Champions League: Atlético three games from the Holy Grail
Atlético Madrid president Enrique Cerezo told AS yesterday that football owes Los Rojiblancos a European Cup. It’s hard to disagree, having seen what happened to them in Brussels against Bayern Munich in 1974, and more recently against Real Madrid in Lisbon in 2014 and in Milan in 2016. Football owes Atlético the trophy, but it certainly can’t be counted on to right that wrong. Football is blind, indifferent, merciless; it’s like history, which rolls on and on and doesn’t look back, doesn’t dwell on justice or injustice. That said, history also has a habit of offering up an opportunity for revenge every so often. The passing of the centuries has thrown up an endless number of peoples who have overcome an unhappy past.
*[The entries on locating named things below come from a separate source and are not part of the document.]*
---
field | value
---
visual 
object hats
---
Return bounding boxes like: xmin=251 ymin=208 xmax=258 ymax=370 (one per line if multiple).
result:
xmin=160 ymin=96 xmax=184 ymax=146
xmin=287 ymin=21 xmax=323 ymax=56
The gods have always kept the trophy out of Atlético's reach
As Atlético go to Lisbon, it feels like a good time to think about what they’ve been through. They’ve made it to Portugal in a manner true to their style, having faced almighty obstacles. They’ve had to beat the reigning champions, Liverpool, twice, and have had a close escape from the clutches of the coronavirus, which has, however, deprived them of Sime Vrsaljko and Ángel Correa. Having got to the Portuguese capital, they take on RB Leipzig, who are new to the latter stages of the Champions League. The city of Bach, Wagner and Mendelssohn has built a fine football team that now stands in the way of Atlético’s pursuit of the Holy Grail, which the mischievous gods of the game always seem to keep just out of their reach.
Atlético must cast aside their long-held sense of fatalism
If only Gárate had got tighter on Schwarzenbeck in '74; if only there’d been less added time in Lisbon; if only the assistant referee in Milan had seen that Sergio Ramos was offside; if only Diego Simeone had been braver when Madrid were on the ropes; if only Juanfran hadn’t missed from the spot… As that old bolero goes: “Every time I ask you how, and when, and where, you always answer, ‘Perhaps, perhaps, perhaps’.” No, football is cruel and pitiless, and feels no debt towards Atleti. They'll have to wrest the trophy from its grasp with all their might, forgetting that sense of fatalism that has for so long accompanied them. As Luis Aragonés would say: they must win, win and win again. Today, Tuesday and Sunday week.